#### [Work to be completed]
Reproduce all of the records below word for word, omitting the pictures.

#### [Material for this exercise]
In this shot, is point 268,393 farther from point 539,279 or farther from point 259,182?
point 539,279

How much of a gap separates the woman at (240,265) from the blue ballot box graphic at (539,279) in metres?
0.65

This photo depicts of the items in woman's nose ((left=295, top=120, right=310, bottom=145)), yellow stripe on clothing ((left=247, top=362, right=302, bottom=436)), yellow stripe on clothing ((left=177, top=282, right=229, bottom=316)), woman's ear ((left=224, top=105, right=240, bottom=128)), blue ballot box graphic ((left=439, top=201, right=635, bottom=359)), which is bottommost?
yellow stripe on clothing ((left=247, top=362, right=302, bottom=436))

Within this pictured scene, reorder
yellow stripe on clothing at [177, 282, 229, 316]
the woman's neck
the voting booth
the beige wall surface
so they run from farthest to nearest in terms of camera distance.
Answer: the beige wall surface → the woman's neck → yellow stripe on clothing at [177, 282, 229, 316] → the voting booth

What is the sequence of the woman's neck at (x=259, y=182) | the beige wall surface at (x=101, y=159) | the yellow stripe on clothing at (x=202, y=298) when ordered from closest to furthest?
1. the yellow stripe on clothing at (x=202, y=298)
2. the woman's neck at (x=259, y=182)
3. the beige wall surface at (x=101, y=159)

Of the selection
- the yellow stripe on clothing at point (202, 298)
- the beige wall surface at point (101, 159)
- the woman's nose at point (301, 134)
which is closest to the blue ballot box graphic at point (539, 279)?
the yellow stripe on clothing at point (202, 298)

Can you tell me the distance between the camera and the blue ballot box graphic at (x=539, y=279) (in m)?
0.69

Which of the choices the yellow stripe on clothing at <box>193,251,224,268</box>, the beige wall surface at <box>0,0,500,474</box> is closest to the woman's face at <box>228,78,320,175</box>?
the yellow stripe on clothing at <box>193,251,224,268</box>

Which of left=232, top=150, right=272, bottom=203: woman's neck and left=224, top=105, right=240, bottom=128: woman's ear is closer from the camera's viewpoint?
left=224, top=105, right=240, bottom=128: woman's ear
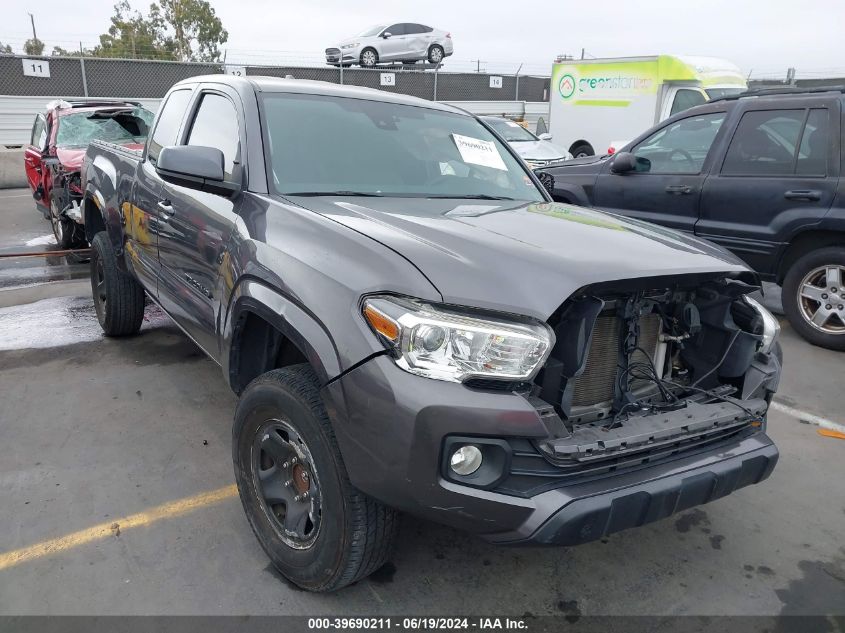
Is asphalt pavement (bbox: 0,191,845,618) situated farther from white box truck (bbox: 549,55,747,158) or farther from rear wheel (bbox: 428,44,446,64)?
rear wheel (bbox: 428,44,446,64)

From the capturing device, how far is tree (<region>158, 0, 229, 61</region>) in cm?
4400

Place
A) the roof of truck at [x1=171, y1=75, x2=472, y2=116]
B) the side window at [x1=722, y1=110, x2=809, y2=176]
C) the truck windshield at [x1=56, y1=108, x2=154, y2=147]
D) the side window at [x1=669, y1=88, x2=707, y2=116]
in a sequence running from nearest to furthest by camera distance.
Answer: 1. the roof of truck at [x1=171, y1=75, x2=472, y2=116]
2. the side window at [x1=722, y1=110, x2=809, y2=176]
3. the truck windshield at [x1=56, y1=108, x2=154, y2=147]
4. the side window at [x1=669, y1=88, x2=707, y2=116]

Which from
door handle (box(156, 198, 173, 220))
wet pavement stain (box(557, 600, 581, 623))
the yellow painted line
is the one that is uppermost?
door handle (box(156, 198, 173, 220))

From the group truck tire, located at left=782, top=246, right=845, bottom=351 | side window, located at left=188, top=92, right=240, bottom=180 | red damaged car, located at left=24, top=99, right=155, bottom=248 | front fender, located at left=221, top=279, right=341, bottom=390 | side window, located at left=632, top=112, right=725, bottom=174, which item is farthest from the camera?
red damaged car, located at left=24, top=99, right=155, bottom=248

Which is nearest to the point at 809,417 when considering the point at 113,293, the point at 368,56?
the point at 113,293

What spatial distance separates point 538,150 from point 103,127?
26.2 feet

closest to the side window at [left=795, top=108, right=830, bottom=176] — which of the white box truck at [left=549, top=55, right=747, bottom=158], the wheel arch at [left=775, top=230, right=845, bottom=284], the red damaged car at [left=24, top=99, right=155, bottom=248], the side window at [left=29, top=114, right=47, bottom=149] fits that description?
the wheel arch at [left=775, top=230, right=845, bottom=284]

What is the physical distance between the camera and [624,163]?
6.35 meters

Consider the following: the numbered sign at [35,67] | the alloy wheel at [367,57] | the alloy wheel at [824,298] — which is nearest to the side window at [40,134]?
the alloy wheel at [824,298]

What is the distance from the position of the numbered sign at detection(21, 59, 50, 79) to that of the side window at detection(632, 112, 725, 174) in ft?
56.7

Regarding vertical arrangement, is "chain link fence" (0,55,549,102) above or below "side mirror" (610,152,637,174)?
above

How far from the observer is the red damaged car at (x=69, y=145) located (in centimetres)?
792

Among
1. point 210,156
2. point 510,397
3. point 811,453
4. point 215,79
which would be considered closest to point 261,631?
point 510,397

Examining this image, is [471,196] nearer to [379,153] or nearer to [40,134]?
[379,153]
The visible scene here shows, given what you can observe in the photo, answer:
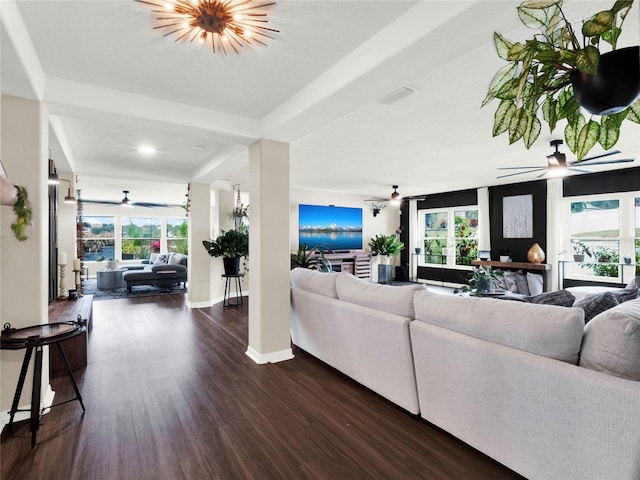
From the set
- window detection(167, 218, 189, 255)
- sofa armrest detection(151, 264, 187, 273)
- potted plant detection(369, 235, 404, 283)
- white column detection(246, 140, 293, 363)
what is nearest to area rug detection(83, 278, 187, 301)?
sofa armrest detection(151, 264, 187, 273)

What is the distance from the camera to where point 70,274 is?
542 centimetres

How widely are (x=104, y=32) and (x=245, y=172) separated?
4202mm

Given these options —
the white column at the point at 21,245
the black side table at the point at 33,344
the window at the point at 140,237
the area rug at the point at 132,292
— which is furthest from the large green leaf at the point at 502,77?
the window at the point at 140,237

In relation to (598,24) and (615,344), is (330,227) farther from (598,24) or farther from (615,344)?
(598,24)

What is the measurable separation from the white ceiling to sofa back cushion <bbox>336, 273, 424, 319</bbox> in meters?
1.46

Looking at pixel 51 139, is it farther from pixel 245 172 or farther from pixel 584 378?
pixel 584 378

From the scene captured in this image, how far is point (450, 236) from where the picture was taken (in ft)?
29.0

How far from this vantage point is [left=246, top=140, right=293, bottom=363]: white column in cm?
346

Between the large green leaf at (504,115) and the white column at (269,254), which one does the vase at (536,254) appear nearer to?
the white column at (269,254)

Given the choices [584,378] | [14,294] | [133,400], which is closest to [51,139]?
[14,294]

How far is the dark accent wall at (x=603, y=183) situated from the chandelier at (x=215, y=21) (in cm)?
674

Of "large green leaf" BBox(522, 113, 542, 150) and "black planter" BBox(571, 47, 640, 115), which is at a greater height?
"black planter" BBox(571, 47, 640, 115)

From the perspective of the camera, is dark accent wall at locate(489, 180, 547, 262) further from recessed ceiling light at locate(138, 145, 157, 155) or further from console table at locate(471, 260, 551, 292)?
recessed ceiling light at locate(138, 145, 157, 155)

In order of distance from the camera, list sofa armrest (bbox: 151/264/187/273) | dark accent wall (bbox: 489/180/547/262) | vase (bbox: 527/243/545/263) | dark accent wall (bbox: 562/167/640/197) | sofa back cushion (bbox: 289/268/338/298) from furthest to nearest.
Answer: sofa armrest (bbox: 151/264/187/273), dark accent wall (bbox: 489/180/547/262), vase (bbox: 527/243/545/263), dark accent wall (bbox: 562/167/640/197), sofa back cushion (bbox: 289/268/338/298)
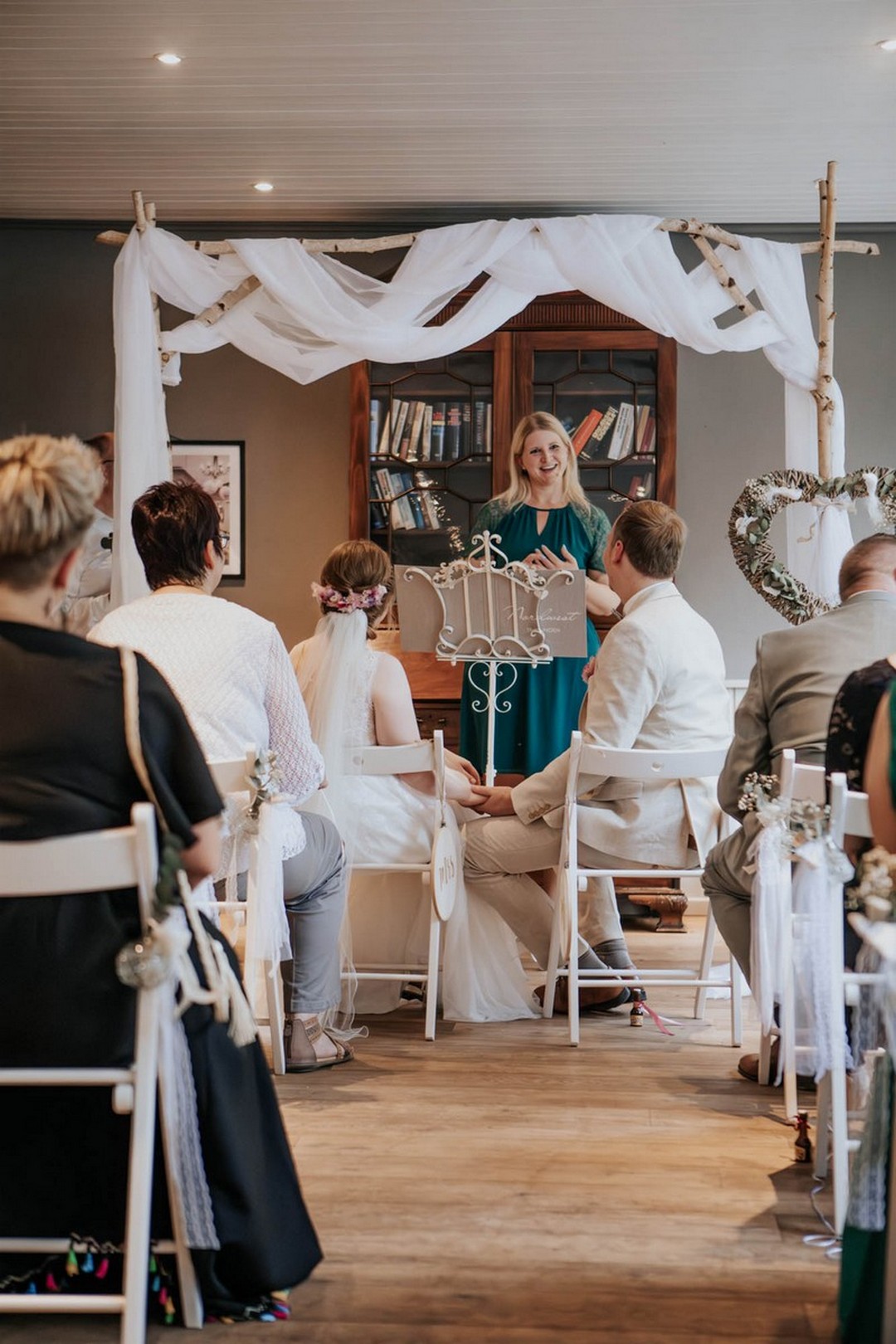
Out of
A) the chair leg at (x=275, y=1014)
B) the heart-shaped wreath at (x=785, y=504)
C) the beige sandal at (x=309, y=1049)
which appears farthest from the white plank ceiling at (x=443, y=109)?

#### [Answer to this task]
In this shot, is point 268,393 farther from point 539,279 or farther from point 259,182?
point 539,279

How much of a gap separates the woman at (240,265) from the blue ballot box graphic at (539,279) in metres?
0.65

This photo depicts of the items in woman's nose ((left=295, top=120, right=310, bottom=145)), yellow stripe on clothing ((left=247, top=362, right=302, bottom=436)), yellow stripe on clothing ((left=177, top=282, right=229, bottom=316)), woman's ear ((left=224, top=105, right=240, bottom=128)), blue ballot box graphic ((left=439, top=201, right=635, bottom=359)), which is bottommost?
yellow stripe on clothing ((left=247, top=362, right=302, bottom=436))

Within this pictured scene, reorder
yellow stripe on clothing at [177, 282, 229, 316]
the woman's neck
the voting booth
the beige wall surface
so they run from farthest to nearest in terms of camera distance.
Answer: the beige wall surface → the woman's neck → yellow stripe on clothing at [177, 282, 229, 316] → the voting booth

What is the sequence of the woman's neck at (x=259, y=182) | the beige wall surface at (x=101, y=159) | the yellow stripe on clothing at (x=202, y=298) when ordered from closest to furthest?
1. the yellow stripe on clothing at (x=202, y=298)
2. the woman's neck at (x=259, y=182)
3. the beige wall surface at (x=101, y=159)

Of the selection
- the yellow stripe on clothing at point (202, 298)
- the beige wall surface at point (101, 159)
- the woman's nose at point (301, 134)
which is closest to the blue ballot box graphic at point (539, 279)?
the yellow stripe on clothing at point (202, 298)

Can you tell me the distance between the camera and the blue ballot box graphic at (x=539, y=279) (in m)?
0.69

Which of the choices the yellow stripe on clothing at <box>193,251,224,268</box>, the beige wall surface at <box>0,0,500,474</box> is closest to the woman's face at <box>228,78,320,175</box>?
the yellow stripe on clothing at <box>193,251,224,268</box>

Which of left=232, top=150, right=272, bottom=203: woman's neck and left=224, top=105, right=240, bottom=128: woman's ear is closer from the camera's viewpoint?
left=224, top=105, right=240, bottom=128: woman's ear
Is asphalt pavement (bbox: 0,191,845,618) situated farther from white box truck (bbox: 549,55,747,158) or farther from rear wheel (bbox: 428,44,446,64)?
rear wheel (bbox: 428,44,446,64)

From the capturing device, how far is tree (<region>158, 0, 229, 61</region>) in cm?
4400

Place
A) the roof of truck at [x1=171, y1=75, x2=472, y2=116]
B) the side window at [x1=722, y1=110, x2=809, y2=176]
C) the truck windshield at [x1=56, y1=108, x2=154, y2=147]
D) the side window at [x1=669, y1=88, x2=707, y2=116]
in a sequence running from nearest to furthest by camera distance.
Answer: 1. the roof of truck at [x1=171, y1=75, x2=472, y2=116]
2. the side window at [x1=722, y1=110, x2=809, y2=176]
3. the truck windshield at [x1=56, y1=108, x2=154, y2=147]
4. the side window at [x1=669, y1=88, x2=707, y2=116]

Which from
door handle (box(156, 198, 173, 220))
wet pavement stain (box(557, 600, 581, 623))
the yellow painted line
is the one that is uppermost?
door handle (box(156, 198, 173, 220))

From the group truck tire, located at left=782, top=246, right=845, bottom=351 | side window, located at left=188, top=92, right=240, bottom=180 | red damaged car, located at left=24, top=99, right=155, bottom=248 | front fender, located at left=221, top=279, right=341, bottom=390 | side window, located at left=632, top=112, right=725, bottom=174, which item is farthest from the camera?
red damaged car, located at left=24, top=99, right=155, bottom=248

Which is nearest to the point at 809,417 when considering the point at 113,293, the point at 368,56?
the point at 113,293

What spatial distance separates point 538,150 from point 103,127?
26.2 feet

closest to the side window at [left=795, top=108, right=830, bottom=176] — which of the white box truck at [left=549, top=55, right=747, bottom=158], the wheel arch at [left=775, top=230, right=845, bottom=284], the red damaged car at [left=24, top=99, right=155, bottom=248], the side window at [left=29, top=114, right=47, bottom=149] fits that description?
the wheel arch at [left=775, top=230, right=845, bottom=284]

What is the physical distance between the camera and [624,163]?
6.35 meters

Consider the following: the numbered sign at [35,67] | the alloy wheel at [367,57] | the alloy wheel at [824,298] — which is nearest to the side window at [40,134]?
the alloy wheel at [824,298]

What is the distance from the position of the numbered sign at detection(21, 59, 50, 79) to that of the side window at detection(632, 112, 725, 174) in ft?
56.7

Regarding vertical arrangement, is "chain link fence" (0,55,549,102) above or below "side mirror" (610,152,637,174)?
above

How far from the observer is the red damaged car at (x=69, y=145) located (in centimetres)?
792

Among
1. point 210,156
2. point 510,397
3. point 811,453
4. point 215,79
which would be considered closest to point 261,631?
point 510,397

Examining this image, is [471,196] nearer to [379,153] or nearer to [40,134]?
[379,153]
The visible scene here shows, given what you can observe in the photo, answer:
From the set
- window detection(167, 218, 189, 255)
- sofa armrest detection(151, 264, 187, 273)
- potted plant detection(369, 235, 404, 283)
- white column detection(246, 140, 293, 363)
what is nearest to area rug detection(83, 278, 187, 301)?
sofa armrest detection(151, 264, 187, 273)

What is the distance from the camera to where point 70,274 is?
542 centimetres

How widely are (x=104, y=32) and (x=245, y=172) separated?
4202mm

Given these options —
the white column at the point at 21,245
the black side table at the point at 33,344
the window at the point at 140,237
the area rug at the point at 132,292
— which is furthest from the large green leaf at the point at 502,77?
the window at the point at 140,237

In relation to (598,24) and (615,344), is (330,227) farther from (598,24) or farther from (615,344)?
(598,24)

What is the measurable separation from the white ceiling to sofa back cushion <bbox>336, 273, 424, 319</bbox> in meters?
1.46

Looking at pixel 51 139, is it farther from pixel 245 172 or farther from pixel 584 378?
pixel 584 378

From the scene captured in this image, how far is point (450, 236) from where the picture was taken (in ft)?
29.0

How far from this vantage point is [left=246, top=140, right=293, bottom=363]: white column in cm?
346

Between the large green leaf at (504,115) and the white column at (269,254), which one does the vase at (536,254) appear nearer to?
the white column at (269,254)

Given the choices [584,378] | [14,294] | [133,400], which is closest to [51,139]?
[14,294]

How far is the dark accent wall at (x=603, y=183) situated from the chandelier at (x=215, y=21) (in cm)?
674

Of "large green leaf" BBox(522, 113, 542, 150) and "black planter" BBox(571, 47, 640, 115), which is at a greater height?
"black planter" BBox(571, 47, 640, 115)

From the perspective of the camera, is dark accent wall at locate(489, 180, 547, 262) further from recessed ceiling light at locate(138, 145, 157, 155) or further from console table at locate(471, 260, 551, 292)?
recessed ceiling light at locate(138, 145, 157, 155)

In order of distance from the camera, list sofa armrest (bbox: 151/264/187/273) | dark accent wall (bbox: 489/180/547/262) | vase (bbox: 527/243/545/263) | dark accent wall (bbox: 562/167/640/197) | sofa back cushion (bbox: 289/268/338/298) from furthest to nearest.
Answer: sofa armrest (bbox: 151/264/187/273), dark accent wall (bbox: 489/180/547/262), vase (bbox: 527/243/545/263), dark accent wall (bbox: 562/167/640/197), sofa back cushion (bbox: 289/268/338/298)
Out of
A) the chair leg at (x=275, y=1014)
B) the heart-shaped wreath at (x=785, y=504)
C) the beige sandal at (x=309, y=1049)
which appears farthest from the white plank ceiling at (x=443, y=109)?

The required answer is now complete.